Modelspoorwegbouw deel 3 – Opbouw elektrotechniek van de baan
|
Recensie
In hoofdstuk 1 gaat de schrijver naar een modelspoorbaan in Deventer en beschrijft de opbouw en het technische gedeelte. Daarna gaat hij een dagje mee met de “familie Meyer”, die een paar imaginaire treinritten maakt over deze baan.
Het 2e hoofdstuk geeft een overzicht van het belangrijkste locomotieven en treinstellen van de NS tijdens de jaren ’60 van de vorige eeuw.
Hoofdstuk 3 is het hoofdstuk waarin een modelspoorbaan van 4 x 6 m bekeken wordt, waaraan 4 jaar aan gewerkt is. Er is 8 m² rangeerterrein in deze baan verwerkt. Rails en wissels zijn zelfbouw en het hele traject is voorzien van bovenleiding. De 8 spoorbruggen zijn van karton gemaakt. Door de baan lay-out zijn 40 trajecten mogelijk; de langste hiervan is 50 m.
In hoofdstuk 4 een overzicht van de TEE-treinen die in de jaren ’60 door Europa reden. Minder bekend is de TEEM, snelle goederenvervoersverbindingen door West- en Oost-Europa. Het principe van de TEEM is hetzelfde als van de TEE.
Hoofdstuk 5 voert de schrijver als reiziger mee over alle spoortrajecten van de hier beschreven baan. Deze baan is gebouwd door een ingenieur. Als de schrijver “terug” is van zijn reis, neemt hij achtereenvolgens het uitgebreide baanplan, de opbouw en tot slot de elektrotechniek van deze baan onder de loep.

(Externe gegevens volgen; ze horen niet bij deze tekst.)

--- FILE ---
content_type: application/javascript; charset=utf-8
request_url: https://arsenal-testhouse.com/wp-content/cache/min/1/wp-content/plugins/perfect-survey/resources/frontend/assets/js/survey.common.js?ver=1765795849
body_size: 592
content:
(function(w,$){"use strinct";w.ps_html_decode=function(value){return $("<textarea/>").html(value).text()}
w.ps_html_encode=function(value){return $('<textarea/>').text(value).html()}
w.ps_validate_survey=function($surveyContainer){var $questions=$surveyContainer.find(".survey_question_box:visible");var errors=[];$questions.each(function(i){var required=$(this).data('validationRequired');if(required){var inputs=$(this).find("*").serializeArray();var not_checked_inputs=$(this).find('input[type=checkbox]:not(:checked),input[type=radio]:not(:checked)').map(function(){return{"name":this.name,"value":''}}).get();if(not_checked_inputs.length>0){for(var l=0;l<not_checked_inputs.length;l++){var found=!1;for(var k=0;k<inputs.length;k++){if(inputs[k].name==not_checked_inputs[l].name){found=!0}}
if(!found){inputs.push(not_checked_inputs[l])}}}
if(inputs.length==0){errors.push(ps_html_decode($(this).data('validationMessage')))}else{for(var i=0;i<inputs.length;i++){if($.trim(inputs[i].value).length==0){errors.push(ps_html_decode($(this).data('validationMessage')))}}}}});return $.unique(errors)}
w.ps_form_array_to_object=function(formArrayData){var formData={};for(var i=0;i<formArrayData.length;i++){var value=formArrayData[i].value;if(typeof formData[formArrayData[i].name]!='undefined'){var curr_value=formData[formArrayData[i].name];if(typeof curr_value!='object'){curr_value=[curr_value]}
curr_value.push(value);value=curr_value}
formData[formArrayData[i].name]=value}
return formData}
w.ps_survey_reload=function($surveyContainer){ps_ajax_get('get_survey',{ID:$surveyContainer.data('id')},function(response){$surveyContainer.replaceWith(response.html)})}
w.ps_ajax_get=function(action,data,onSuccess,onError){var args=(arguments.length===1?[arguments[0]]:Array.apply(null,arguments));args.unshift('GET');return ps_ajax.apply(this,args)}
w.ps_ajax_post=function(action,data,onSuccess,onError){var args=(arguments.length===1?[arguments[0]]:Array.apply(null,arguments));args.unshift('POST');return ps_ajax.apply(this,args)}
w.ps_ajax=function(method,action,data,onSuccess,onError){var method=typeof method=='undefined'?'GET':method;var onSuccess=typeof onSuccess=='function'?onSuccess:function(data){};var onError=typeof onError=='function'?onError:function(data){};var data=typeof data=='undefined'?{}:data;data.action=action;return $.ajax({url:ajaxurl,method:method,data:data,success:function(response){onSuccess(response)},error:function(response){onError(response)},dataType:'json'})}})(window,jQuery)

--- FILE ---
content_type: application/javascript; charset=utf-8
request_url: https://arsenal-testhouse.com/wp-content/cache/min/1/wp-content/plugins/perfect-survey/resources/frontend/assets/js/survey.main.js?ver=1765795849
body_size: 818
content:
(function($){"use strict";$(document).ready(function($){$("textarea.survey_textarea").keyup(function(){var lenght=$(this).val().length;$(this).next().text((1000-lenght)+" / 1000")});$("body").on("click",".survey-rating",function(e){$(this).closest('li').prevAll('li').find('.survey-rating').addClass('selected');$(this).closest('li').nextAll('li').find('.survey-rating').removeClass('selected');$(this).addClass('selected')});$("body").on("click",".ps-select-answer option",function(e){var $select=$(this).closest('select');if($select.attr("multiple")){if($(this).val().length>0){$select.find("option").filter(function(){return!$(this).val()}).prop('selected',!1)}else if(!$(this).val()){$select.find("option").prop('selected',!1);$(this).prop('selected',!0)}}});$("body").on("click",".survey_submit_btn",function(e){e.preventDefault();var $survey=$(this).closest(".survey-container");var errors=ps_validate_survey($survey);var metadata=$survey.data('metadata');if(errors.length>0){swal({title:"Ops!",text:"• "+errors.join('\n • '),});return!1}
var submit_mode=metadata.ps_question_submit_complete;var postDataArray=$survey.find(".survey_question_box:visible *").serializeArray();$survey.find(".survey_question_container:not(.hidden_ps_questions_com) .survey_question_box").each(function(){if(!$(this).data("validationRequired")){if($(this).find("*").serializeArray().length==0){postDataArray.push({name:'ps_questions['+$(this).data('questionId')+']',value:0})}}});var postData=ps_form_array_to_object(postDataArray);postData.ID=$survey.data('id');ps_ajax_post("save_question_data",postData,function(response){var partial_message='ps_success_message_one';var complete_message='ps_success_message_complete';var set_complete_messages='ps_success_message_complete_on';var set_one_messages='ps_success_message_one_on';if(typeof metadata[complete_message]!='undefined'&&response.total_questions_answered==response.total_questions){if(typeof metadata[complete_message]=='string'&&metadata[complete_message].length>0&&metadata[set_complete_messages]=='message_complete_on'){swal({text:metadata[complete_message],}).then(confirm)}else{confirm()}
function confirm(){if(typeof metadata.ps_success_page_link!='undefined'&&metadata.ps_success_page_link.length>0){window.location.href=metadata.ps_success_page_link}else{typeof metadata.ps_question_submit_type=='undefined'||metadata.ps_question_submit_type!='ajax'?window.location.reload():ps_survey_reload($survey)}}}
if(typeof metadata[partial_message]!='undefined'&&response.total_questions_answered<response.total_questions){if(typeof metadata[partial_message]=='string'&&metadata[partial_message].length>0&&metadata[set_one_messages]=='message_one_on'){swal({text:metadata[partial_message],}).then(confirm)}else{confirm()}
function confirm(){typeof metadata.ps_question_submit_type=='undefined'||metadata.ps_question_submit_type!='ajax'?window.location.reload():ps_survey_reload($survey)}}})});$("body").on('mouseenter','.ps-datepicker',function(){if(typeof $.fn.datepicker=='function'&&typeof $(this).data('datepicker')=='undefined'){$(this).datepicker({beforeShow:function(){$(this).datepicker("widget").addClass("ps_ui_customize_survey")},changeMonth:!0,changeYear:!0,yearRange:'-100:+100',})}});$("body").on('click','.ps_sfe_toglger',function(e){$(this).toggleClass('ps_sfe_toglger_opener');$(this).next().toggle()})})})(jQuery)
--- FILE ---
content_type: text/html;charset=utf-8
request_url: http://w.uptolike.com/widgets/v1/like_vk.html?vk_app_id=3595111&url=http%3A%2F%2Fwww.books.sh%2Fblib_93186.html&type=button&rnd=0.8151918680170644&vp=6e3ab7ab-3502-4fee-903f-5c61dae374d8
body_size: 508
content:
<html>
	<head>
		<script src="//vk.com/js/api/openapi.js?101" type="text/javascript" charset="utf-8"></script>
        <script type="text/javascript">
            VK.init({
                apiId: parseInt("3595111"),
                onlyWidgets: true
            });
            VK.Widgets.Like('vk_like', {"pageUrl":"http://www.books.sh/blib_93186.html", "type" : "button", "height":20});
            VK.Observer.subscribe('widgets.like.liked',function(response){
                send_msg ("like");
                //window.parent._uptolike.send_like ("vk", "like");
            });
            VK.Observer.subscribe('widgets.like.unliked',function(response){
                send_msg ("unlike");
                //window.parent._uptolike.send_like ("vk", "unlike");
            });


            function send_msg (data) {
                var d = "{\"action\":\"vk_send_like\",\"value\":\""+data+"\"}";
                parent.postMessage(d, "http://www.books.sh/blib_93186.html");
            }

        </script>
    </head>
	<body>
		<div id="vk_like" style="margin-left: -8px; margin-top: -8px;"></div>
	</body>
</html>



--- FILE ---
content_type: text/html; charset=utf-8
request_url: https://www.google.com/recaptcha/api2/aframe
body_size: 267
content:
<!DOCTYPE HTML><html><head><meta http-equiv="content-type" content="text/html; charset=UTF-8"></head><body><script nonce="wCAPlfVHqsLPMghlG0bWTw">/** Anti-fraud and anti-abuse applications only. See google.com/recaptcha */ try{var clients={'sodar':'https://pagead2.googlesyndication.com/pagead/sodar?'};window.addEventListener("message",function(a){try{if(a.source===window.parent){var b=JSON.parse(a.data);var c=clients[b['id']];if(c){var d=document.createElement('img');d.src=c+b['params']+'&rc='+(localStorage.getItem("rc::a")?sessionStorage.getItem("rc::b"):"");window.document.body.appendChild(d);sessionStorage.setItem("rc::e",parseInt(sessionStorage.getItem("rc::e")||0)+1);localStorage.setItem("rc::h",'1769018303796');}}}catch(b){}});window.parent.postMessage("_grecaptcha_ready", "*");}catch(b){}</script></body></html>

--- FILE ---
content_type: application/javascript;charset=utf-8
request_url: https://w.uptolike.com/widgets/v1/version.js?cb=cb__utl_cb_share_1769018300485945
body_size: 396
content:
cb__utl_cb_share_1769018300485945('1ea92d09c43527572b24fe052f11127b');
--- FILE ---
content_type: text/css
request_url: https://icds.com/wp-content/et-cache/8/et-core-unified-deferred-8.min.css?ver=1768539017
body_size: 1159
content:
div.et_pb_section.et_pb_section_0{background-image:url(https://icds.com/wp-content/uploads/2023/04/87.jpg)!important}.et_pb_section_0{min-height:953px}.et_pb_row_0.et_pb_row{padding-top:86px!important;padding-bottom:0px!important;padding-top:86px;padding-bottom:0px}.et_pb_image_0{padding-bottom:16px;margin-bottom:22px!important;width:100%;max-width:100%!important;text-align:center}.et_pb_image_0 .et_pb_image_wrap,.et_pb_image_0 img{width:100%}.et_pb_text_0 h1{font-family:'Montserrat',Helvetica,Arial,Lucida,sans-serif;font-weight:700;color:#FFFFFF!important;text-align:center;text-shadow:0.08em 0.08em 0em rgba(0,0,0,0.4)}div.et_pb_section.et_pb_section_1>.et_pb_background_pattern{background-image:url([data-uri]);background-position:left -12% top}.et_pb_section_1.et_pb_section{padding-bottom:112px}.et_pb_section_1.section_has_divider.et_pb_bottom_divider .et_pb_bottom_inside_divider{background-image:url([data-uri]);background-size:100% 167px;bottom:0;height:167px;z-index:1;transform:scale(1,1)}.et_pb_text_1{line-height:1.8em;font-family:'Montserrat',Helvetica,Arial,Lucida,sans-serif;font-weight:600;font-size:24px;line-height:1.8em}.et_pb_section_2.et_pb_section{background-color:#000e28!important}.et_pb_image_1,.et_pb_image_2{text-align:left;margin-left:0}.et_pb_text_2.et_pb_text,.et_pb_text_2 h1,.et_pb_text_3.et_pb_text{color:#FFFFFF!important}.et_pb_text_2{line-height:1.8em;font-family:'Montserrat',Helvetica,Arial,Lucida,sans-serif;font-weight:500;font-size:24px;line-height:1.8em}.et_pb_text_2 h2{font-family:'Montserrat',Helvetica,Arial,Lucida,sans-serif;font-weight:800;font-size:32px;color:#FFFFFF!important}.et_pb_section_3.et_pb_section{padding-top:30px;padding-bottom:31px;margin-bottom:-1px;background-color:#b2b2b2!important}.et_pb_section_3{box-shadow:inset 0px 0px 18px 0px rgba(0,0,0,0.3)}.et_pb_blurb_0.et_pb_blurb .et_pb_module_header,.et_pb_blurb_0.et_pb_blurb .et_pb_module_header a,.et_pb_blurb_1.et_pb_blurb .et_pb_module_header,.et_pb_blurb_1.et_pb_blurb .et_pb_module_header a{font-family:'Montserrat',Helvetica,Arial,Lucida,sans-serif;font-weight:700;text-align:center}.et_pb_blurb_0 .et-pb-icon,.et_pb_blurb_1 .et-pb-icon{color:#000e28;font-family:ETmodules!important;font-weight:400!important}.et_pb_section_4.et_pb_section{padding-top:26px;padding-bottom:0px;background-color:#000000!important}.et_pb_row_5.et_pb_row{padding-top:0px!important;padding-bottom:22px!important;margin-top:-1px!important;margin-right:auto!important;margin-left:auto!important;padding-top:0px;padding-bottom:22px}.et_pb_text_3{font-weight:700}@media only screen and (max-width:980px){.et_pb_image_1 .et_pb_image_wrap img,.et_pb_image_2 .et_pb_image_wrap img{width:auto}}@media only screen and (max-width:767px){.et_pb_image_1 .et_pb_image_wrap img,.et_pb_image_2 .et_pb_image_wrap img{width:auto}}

Hoofdstuk 6: de industriebaan met als grote voorbeeld de Hoogovens in IJmuiden. In de jaren ’60 ligt daar 130 km spoor en 40 wissels. Er rijden 30 eigen diesellocomotieven, die per 24 uur 350 – 400 treinen verslepen. Dit alles wordt vanuit één centraal seinhuis geregeld. Vandaar heeft men via praatpalen contact met de rangeerders en machinisten.
Het volgende hoofdstuk beschrijft 3 kleine banen, te beginnen met een kleine stadsbaan (200 x 115 cm) die in een Faller-brochure beschreven staat. Weinig of geen landschap, maar voornamelijk stedelijke bebouwing. Ook de 2e baan is een kleine stadsbaan; deze is volledig geautomatiseerd. De 3e baan heeft de afmeting van 1.00 m x 2.75 m. Rails en rollend materieel komt uit de Fleischmann-fabrieken.
De Belgische spoorwegen zijn het onderwerp van het 8e hoofdstuk. Op 5 pagina’s de belangrijkste Belgische locomotieven en treinstellen uit de jaren ‘60.
In hoofdstuk 9 staat een baan die in 1957 in het Faller Modellbaumagazin werd beschreven. Het is een baan in L-vorm, die door zijn opbouw ook geschikt is voor kleinere ruimten. Ondanks de geringe afmetingen biedt deze baan veel rijmogelijkheden.
De collectie van het Spoorwegmuseum in de jaren ’60 wordt in hoofdstuk 10 bekeken. Verschillende vervoersmaatschappijen hebben één of meer objecten geschonken of in bruikleen afgestaan. Dit kan variëren van 1:1 locomotieven en gebruiksvoorwerpen tot schaalmodellen van treinen, locomotieven, gebouwen en bruggen, gebruiksvoorwerpen, enzovoort.
Ergens in Aalten ligt een grote spoorbaan in de schaal TT, 1:120. Door de kleinere schaal dan H0, kan op het oppervlak van 10 m x 6 m een “grotere” baan gebouwd worden. Deze baan telt 3 stations, waarvan 1 als hoofdstation dienst doet. De baan is geheel geautomatiseerd. Het materieel is van Rokal; 9 stoomloc’s trekken de diverse treinen.
Het 12e en laatste hoofdstuk beschrijft 2 grote model“werelden” in Nederland: Madurodam en Miniatuur Walcheren. Niet de spoorbanen, maar de scenery is eigenlijk het onderwerp, als “groot” voorbeeld voor onze 1:87 banen.
Na de gebruikelijke literatuurlijst volgt nog een opsomming van de belangrijkste spoorwegmusea en modelbanen in Europa.
Een groot aantal zwart/wit foto’s en tekeningen van baanplannen vullen de tekst aan.